California’s private colleges and universities have won an important reprieve in Gov. Gavin Newsom’s proposed state budget, gaining an extra year before facing possible financial sanctions for not admitting enough transfer students from a special program.
The move, if upheld by the state Legislature, would help the 71 independent colleges at a time when some of their enrollments and finances are being slammed by the pandemic. It also could help keep low-income students at those schools since their financial aid might have been reduced by as much as $1,028 a year without Newsom’s proposed delay, officials say.
Kristen F. Soares, president of the Association of Independent California Colleges and Universities (AICCU), said her organization and its members “are very appreciative” of the extra year before enforcement of the policy aimed at boosting numbers of transfers to these four-year colleges from community colleges.
‘Financial stability to students and families’
Given all the pandemic-related problems and the shift to online classes, she said: “This is not the time for cutting awards for low-income students. We want to provide as much financial stability to students and families as possible.”
State policy and last year’s budget link the size of Cal Grants, the state-funded financial aid, to the number of students admitted at private colleges after earning the relatively new Associate Degree for Transfer. That degree was created to be an efficient and guaranteed pipeline from community colleges to four-year campuses at the California State University and to private colleges that joined the program. The state is pushing hard its expansion as a cost-efficient way for more students to take basic classes and then earn bachelor degrees in a more timely manner.
The state had set a goal that the participating private colleges — now 39 of the 71 undergraduate campuses — offer admission to a total of at least 3,000 students with the ADTs for the 2021-22 school year. Otherwise, the entire sector of private colleges, including the 32 other schools that are not in the ADT program, all would see the size of their students’ maximum Cal Grant awards drop by $1,028 a year to $8,056.

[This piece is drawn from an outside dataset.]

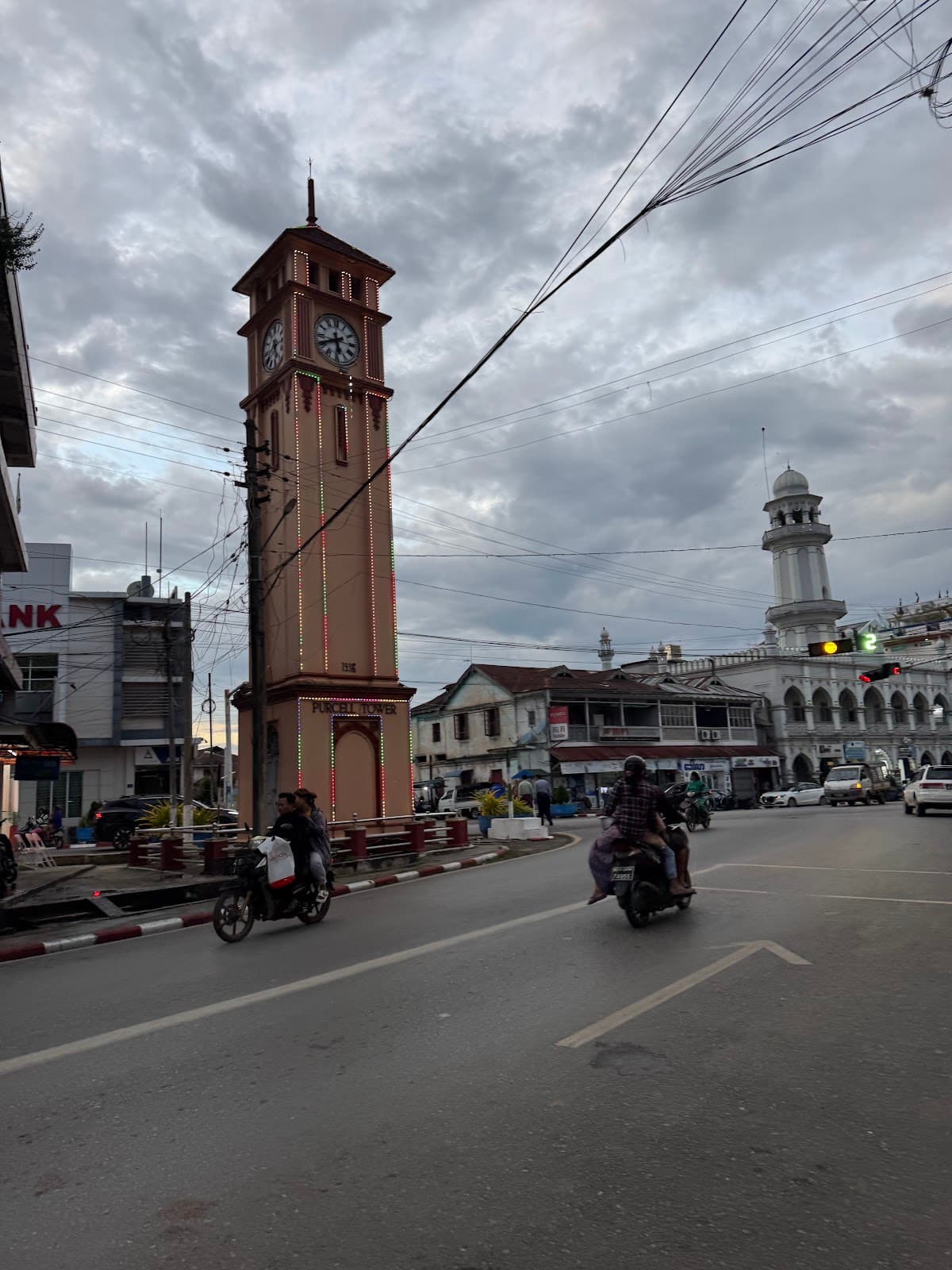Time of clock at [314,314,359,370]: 5:40
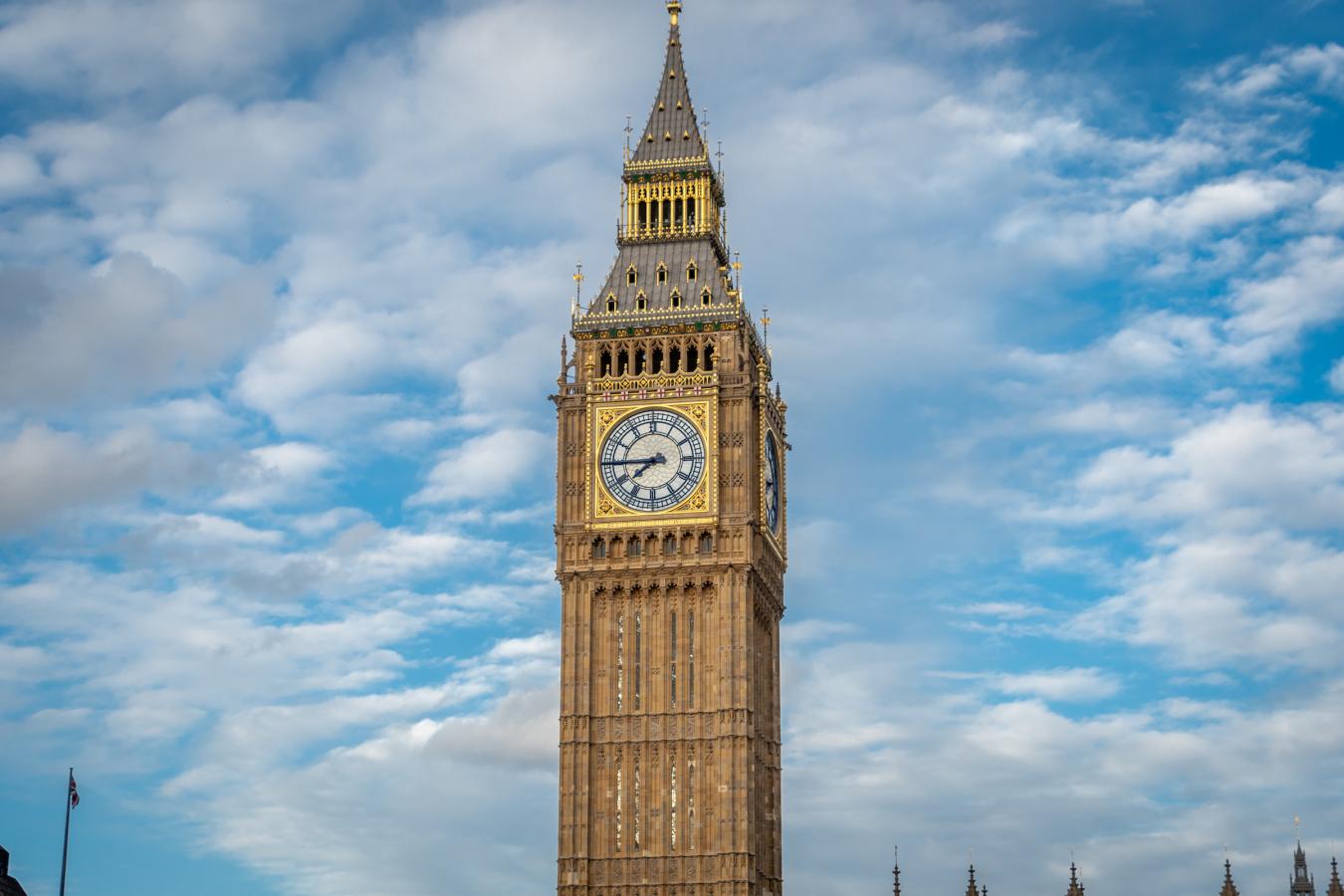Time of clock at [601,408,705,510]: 7:44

All Cal Grant recipients at those schools, not just transfers, would face that cut. The combined loss of revenue would be painful for families and colleges.

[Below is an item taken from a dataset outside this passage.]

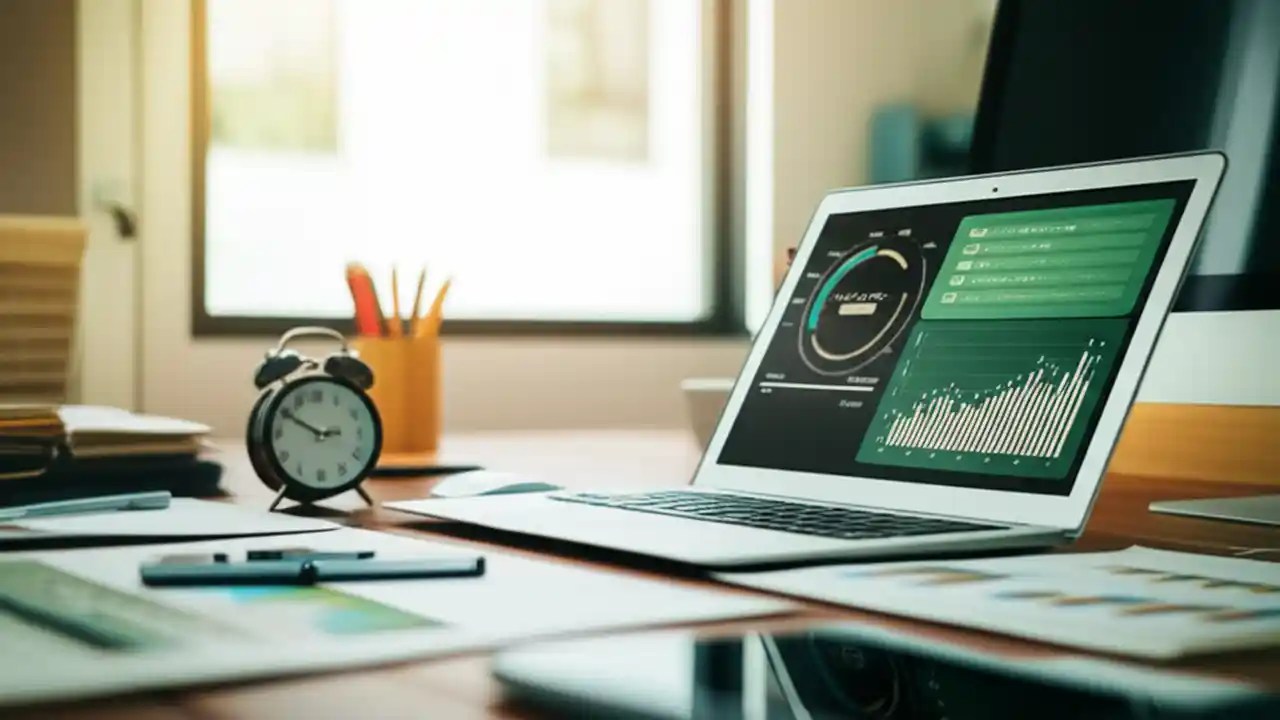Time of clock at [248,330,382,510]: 2:50
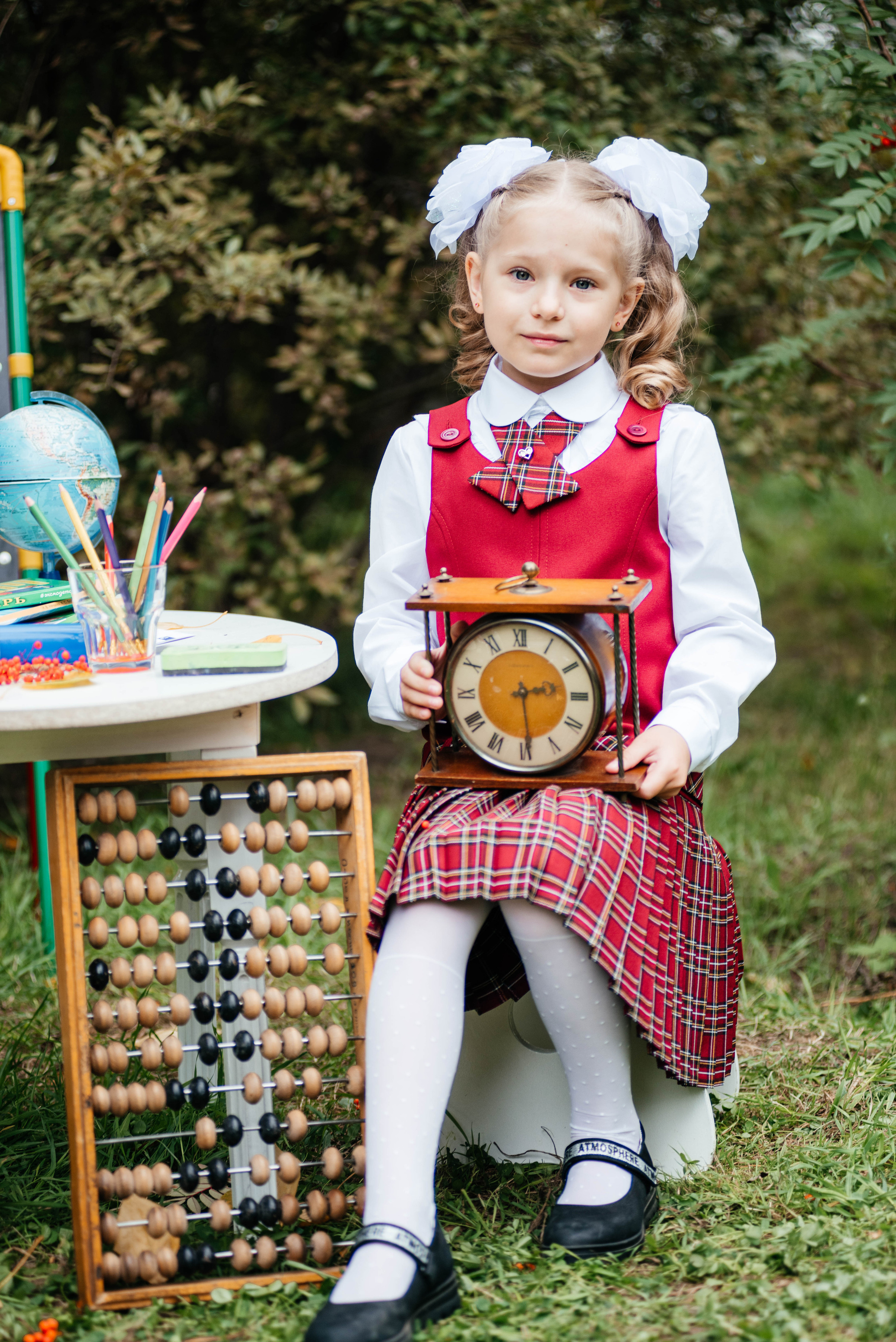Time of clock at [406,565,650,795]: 2:29
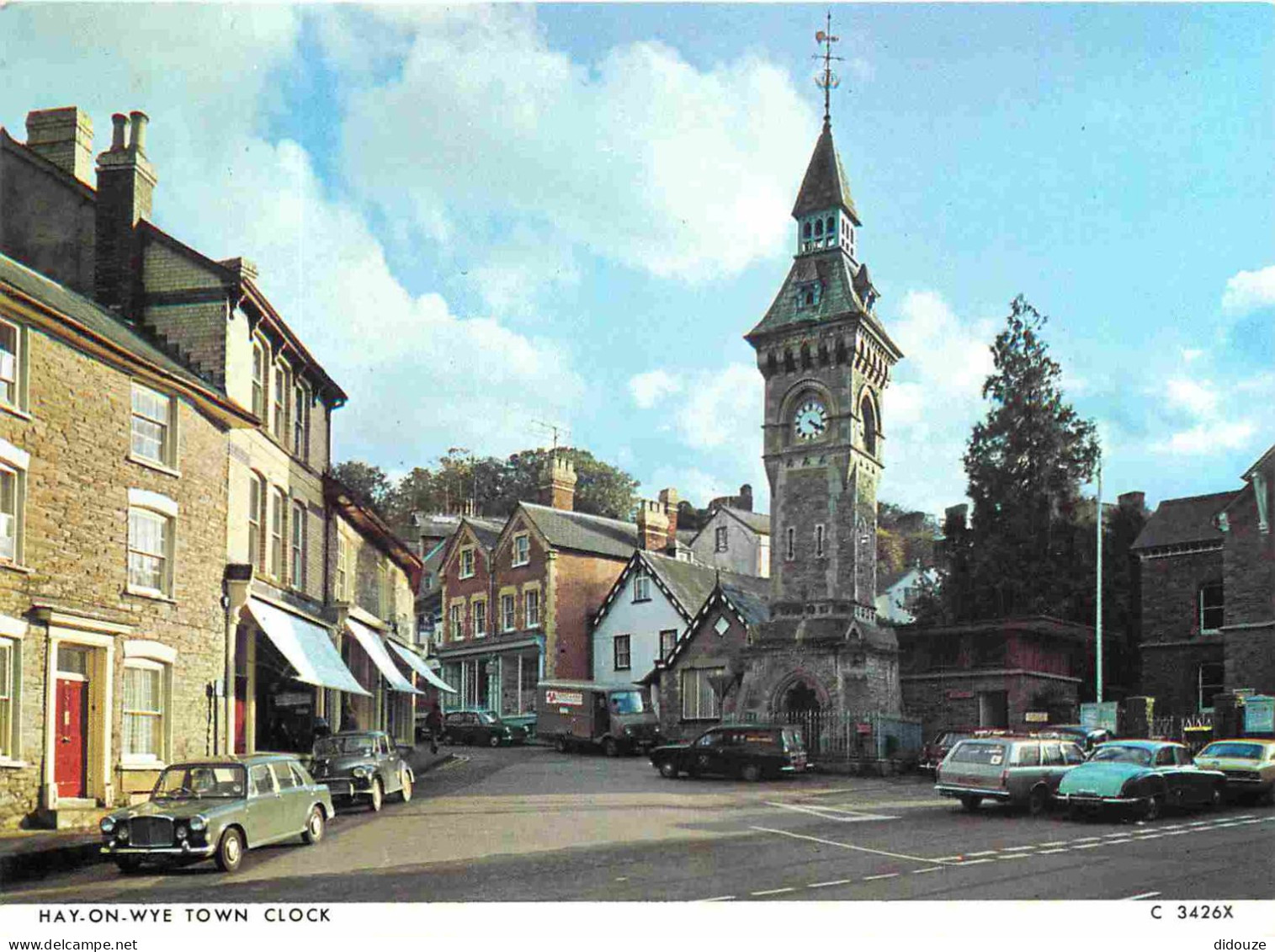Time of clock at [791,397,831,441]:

The governor’s plan would delay enforcement of that policy by a year until the 2022-23 school year. Newsom administration officials said that the many private colleges are suffering enrollment declines during the pandemic and that this was not a smart time to add more challenges to their budgets. Allowing another year seemed a more prudent plan, they said.
The number of ADT students offered admission at California private colleges has grown sharply since the program began in 2018 and recently reached about 2,300 a year, according to Soares. The schools clearly hope to enroll more students who complete the courses for that degree.

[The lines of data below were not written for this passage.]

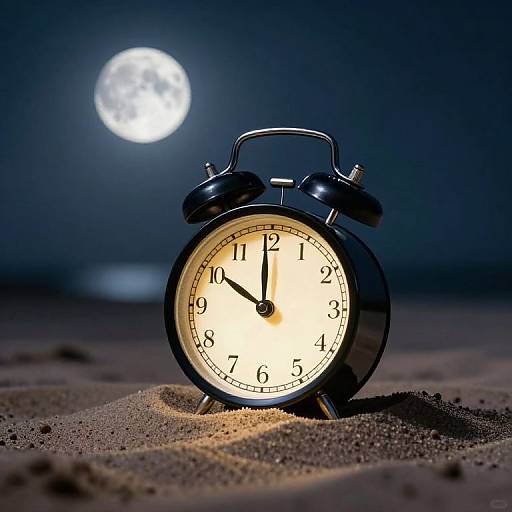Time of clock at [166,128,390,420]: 9:59
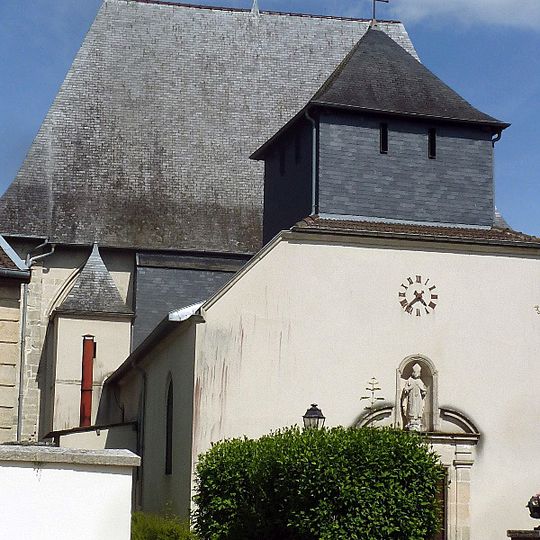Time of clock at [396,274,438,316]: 4:37
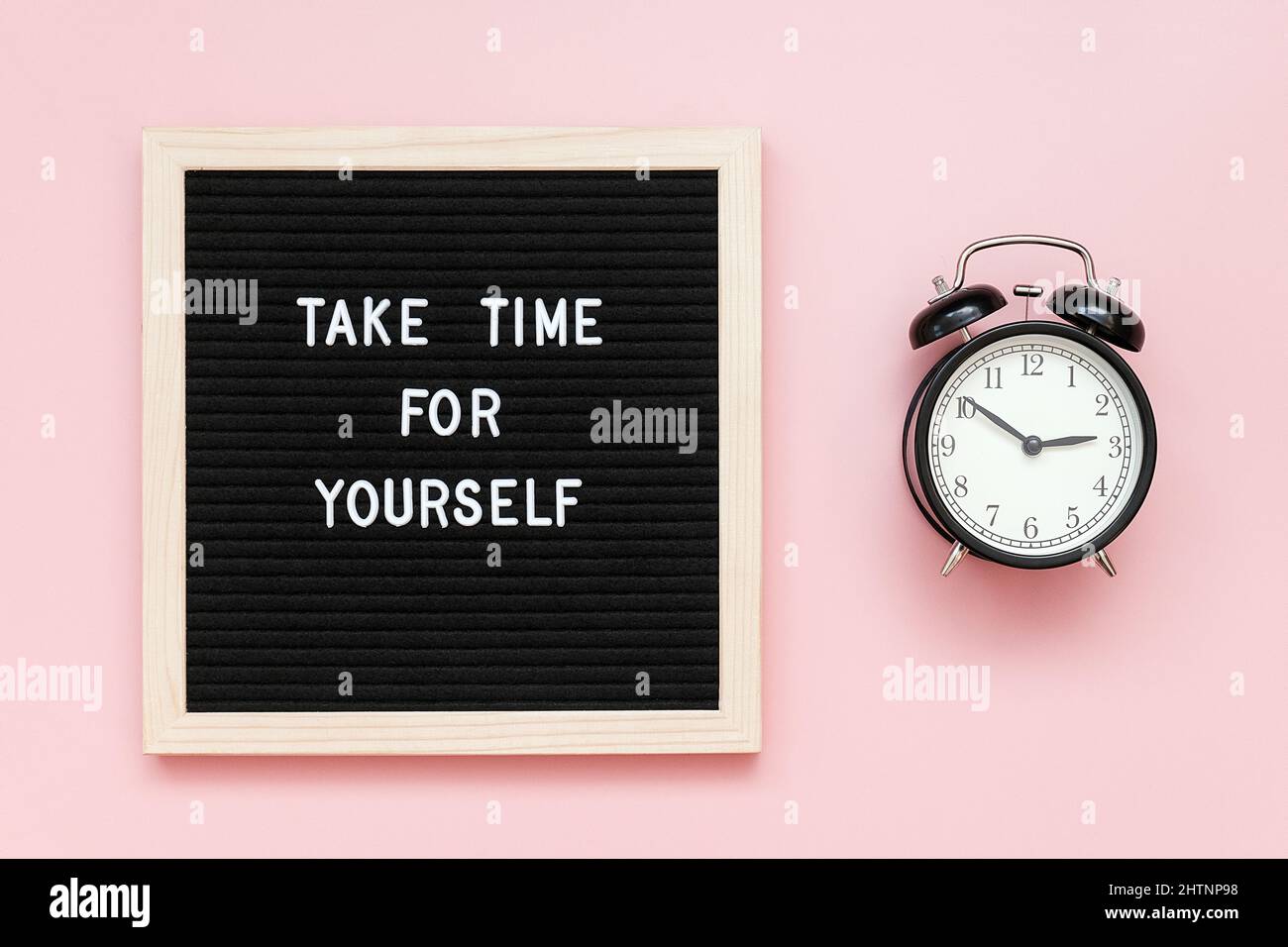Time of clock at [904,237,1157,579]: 2:50
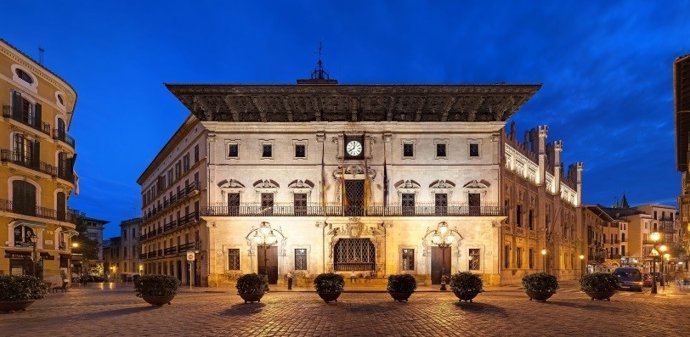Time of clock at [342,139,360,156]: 8:01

Plus, she noted that most of her member institutions all have prior and separate transfer agreements and pathways with community colleges and enroll thousands of transfer students who do not earn the ADT. However, those other transfer students don’t count in this current issue since legislators strongly want to bolster the ADT program.
The independent colleges in the ADT program include Pepperdine University, University of San Francisco and Azusa Pacific. But they do not include such academic brand names as Caltech, Stanford and the University of Southern California or some highly selective liberal arts colleges like Claremont McKenna, Occidental or Pomona.
COVID-19 pandemic fallout
A recent study by AICCU illustrates the impact of the COVID-19 pandemic on private college enrollment in California. It found that enrollments at its member colleges dropped by a median 7% between fall 2019 and fall 2020.
The report said: “While the exact impacts vary by institution, the findings from this survey indicate that enrollment of new, continuing and transfer students at AICCU member institutions has decreased during the COVID-19 pandemic.
This trend, while not unique to independent, nonprofit colleges, presents challenges to the state in determining how to best support students in their pursuit of a college degree and upward social mobility and economic security, whether they are enrolling out of high school, transferring from a community college to a four-year institution, or re-enrolling after a break in their attendance.”